I often see media coverage of effective altruism that says "effective altruists want to maximise the number of QALYs in the world." (e.g. London Review of Books).
This is wrong. QALYs only measure health, and health is not all that matters. Most effective altruists care about increasing the number of "WALYs" or well-being adjusted life years, where health is just one component of wellbeing.
(Some effective altruists also care about goods besides welfare, such as the environment and justice. Depending on your view of population ethics, you might also distinguish between achieving WALYs by improving lives vs. adding to the number of people alive).
This is a bad misconception since it makes it look like we have a laughably narrow view of what's good. Even a hardcore hedonistic utilitarian would at least care about *happiness* rather than just health, and very few people are hedonistic utilitarians.
Why does effective altruism get misinterpreted as thinking we only care about QALYs?

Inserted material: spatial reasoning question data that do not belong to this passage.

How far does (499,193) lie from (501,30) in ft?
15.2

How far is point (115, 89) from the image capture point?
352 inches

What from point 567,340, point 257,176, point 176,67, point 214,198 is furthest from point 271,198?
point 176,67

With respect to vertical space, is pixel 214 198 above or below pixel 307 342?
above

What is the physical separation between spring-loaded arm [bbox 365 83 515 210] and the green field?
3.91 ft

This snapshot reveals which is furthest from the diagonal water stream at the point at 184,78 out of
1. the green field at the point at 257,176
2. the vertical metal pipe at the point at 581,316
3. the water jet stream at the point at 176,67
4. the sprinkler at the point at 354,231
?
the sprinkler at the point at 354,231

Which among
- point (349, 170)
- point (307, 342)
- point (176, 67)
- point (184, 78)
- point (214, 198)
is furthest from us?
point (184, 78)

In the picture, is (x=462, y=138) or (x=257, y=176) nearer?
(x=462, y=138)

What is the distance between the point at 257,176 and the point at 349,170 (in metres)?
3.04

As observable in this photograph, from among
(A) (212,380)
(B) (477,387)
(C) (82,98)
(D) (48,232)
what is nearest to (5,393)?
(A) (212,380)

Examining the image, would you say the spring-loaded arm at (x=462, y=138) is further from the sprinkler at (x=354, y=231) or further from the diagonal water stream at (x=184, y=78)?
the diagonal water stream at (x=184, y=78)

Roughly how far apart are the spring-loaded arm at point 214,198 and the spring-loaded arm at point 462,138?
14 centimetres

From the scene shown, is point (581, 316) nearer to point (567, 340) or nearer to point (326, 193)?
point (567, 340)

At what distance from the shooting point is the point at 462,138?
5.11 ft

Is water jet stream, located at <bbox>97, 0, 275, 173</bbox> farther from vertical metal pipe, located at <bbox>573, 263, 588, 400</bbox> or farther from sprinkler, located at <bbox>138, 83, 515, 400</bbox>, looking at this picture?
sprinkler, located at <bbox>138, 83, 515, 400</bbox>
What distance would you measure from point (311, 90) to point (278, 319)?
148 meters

1) Sometimes community members actually say "we want to maximise the number of QALYs". I think we should stop doing this. Instead say something more like: "we want to maximise the number of people who have good lives", or just "maximise the good we do" and then if someone asks what "good" means, you can say it's people having happy or flourishing lives.

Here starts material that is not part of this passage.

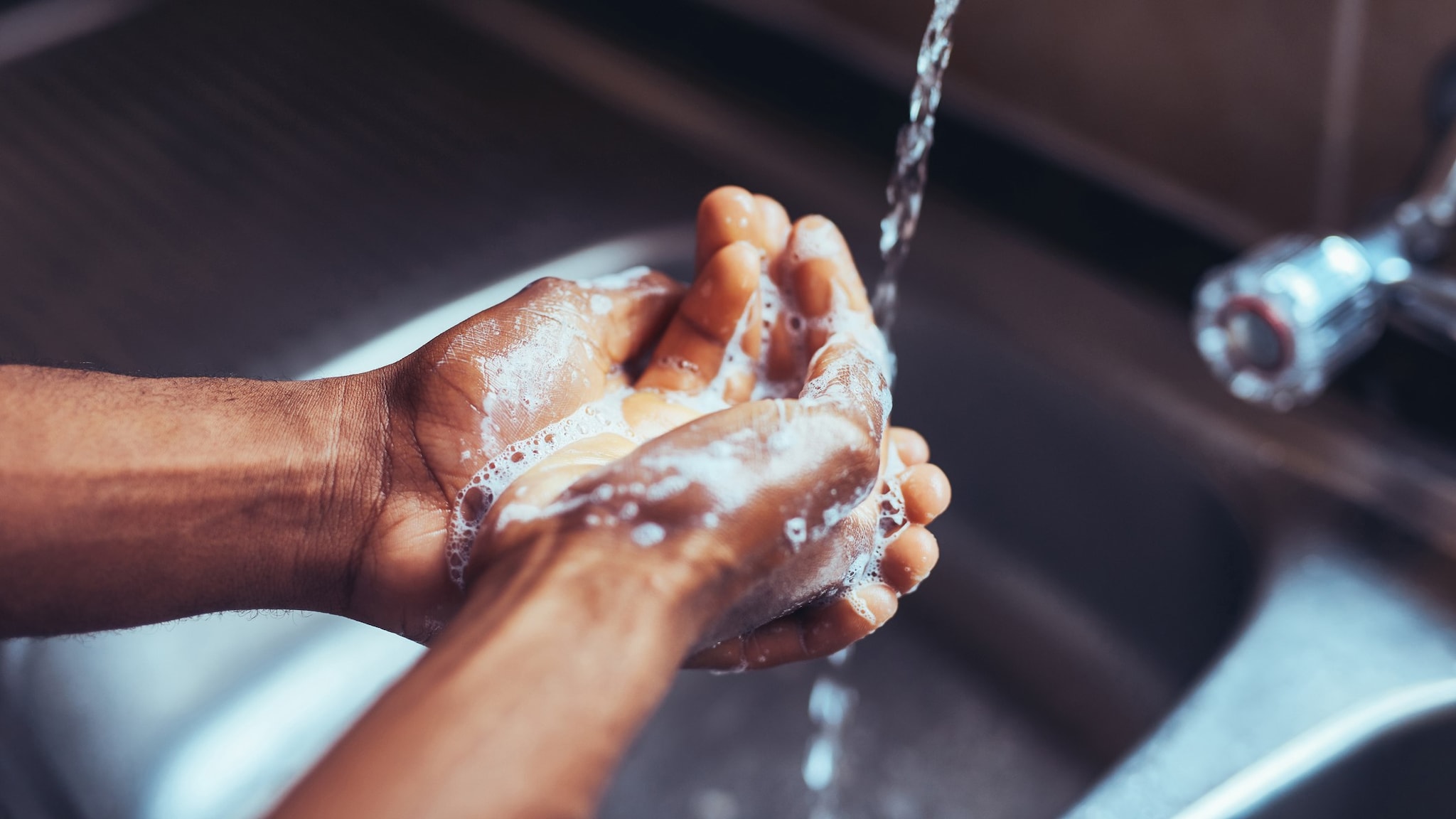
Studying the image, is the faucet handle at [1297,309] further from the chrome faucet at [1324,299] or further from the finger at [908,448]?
the finger at [908,448]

2) Sometimes when people ask us "how do you measure 'good'?" we talk about QALYs as an example. This is what happens in Will's book. I think this is a reasonable move - the idea of QALYs is really important to introduce to new people - but it can create the impression that you only care about QALYs. The QALY bit will be the most memorable, and people won't remember your disclaimers. This means if you're explaining QALYs you need to put a lot of emphasis on how that's not all that matters. You can do this by instead leading with "you can measure your impact by choosing good proxies within the cause you're working in e.g. in health there's QALYs, in education you can look at improvements in test scores and income, in economic empowerment programs you can look at income change, and so on. Use the best proxies you have available." Alternatively you can introduce the idea of QALYs, but then point out what we ultimately care about is welfare; it's just that right now health is the cause where quantification is easiest.

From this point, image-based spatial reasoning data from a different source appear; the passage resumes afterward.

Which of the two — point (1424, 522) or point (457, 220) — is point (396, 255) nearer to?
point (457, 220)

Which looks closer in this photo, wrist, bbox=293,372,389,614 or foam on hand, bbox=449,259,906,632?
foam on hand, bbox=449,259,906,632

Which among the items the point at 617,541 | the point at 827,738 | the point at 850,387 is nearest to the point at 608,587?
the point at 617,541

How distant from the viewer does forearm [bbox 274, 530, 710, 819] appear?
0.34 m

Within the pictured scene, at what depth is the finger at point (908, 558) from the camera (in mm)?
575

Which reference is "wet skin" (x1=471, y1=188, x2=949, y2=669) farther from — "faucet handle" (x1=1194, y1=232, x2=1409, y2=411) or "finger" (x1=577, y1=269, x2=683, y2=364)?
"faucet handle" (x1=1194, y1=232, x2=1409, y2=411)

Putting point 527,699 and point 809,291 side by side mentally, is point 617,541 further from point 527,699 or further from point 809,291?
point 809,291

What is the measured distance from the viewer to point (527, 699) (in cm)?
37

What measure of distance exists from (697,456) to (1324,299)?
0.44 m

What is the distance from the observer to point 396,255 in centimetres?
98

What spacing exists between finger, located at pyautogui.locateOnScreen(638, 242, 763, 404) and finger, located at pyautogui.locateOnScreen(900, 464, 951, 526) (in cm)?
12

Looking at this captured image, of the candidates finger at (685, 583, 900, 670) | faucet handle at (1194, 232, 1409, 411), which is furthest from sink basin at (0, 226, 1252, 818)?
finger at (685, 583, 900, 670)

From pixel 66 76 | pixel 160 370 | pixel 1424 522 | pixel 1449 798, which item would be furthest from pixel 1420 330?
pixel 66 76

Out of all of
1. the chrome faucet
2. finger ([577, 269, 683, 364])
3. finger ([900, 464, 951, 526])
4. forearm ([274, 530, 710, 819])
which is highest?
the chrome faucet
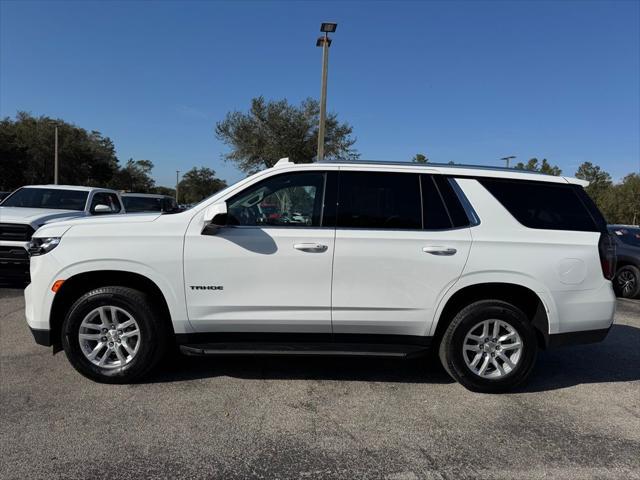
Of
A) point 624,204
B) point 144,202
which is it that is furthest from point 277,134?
point 624,204

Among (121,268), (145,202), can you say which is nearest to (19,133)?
(145,202)

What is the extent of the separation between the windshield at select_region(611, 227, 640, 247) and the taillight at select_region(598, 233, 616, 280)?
22.6 ft

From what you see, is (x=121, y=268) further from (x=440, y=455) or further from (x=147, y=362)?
(x=440, y=455)

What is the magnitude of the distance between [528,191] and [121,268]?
351cm

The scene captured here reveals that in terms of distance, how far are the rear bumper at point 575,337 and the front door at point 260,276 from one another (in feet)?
6.32

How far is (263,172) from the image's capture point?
159 inches

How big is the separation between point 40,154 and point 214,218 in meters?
48.4

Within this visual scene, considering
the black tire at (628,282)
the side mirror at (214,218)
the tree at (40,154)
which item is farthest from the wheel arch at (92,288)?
the tree at (40,154)

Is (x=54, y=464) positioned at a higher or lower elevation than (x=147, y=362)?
lower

Edit: I don't propose publicly promoting and using the term "WALYs" - just bear in mind "WALYs not QALYs" to help you remember. (My suggestions about what to say publicly are just above in 1 and 2).
Excellent point!
Especially if we consider the layman's definition of what health is: "being free from illness or injury". This definition opens up the promotion of health to the same kind of objections that fells Negative Utilitarianism, namely: if all that mattered was reducing suffering, isn't the easiest way to do so merely getting rid of all the sentient beings?
We should be open to the possibility that making the world less ill might also make it worse off, if there was also a simultaneous loss of those other things of value besides health that offset the reduction of illness.
We should be clear that when we focus on QALY's it is only because it (arguably) is one of the most tractable ways of promoting well-being.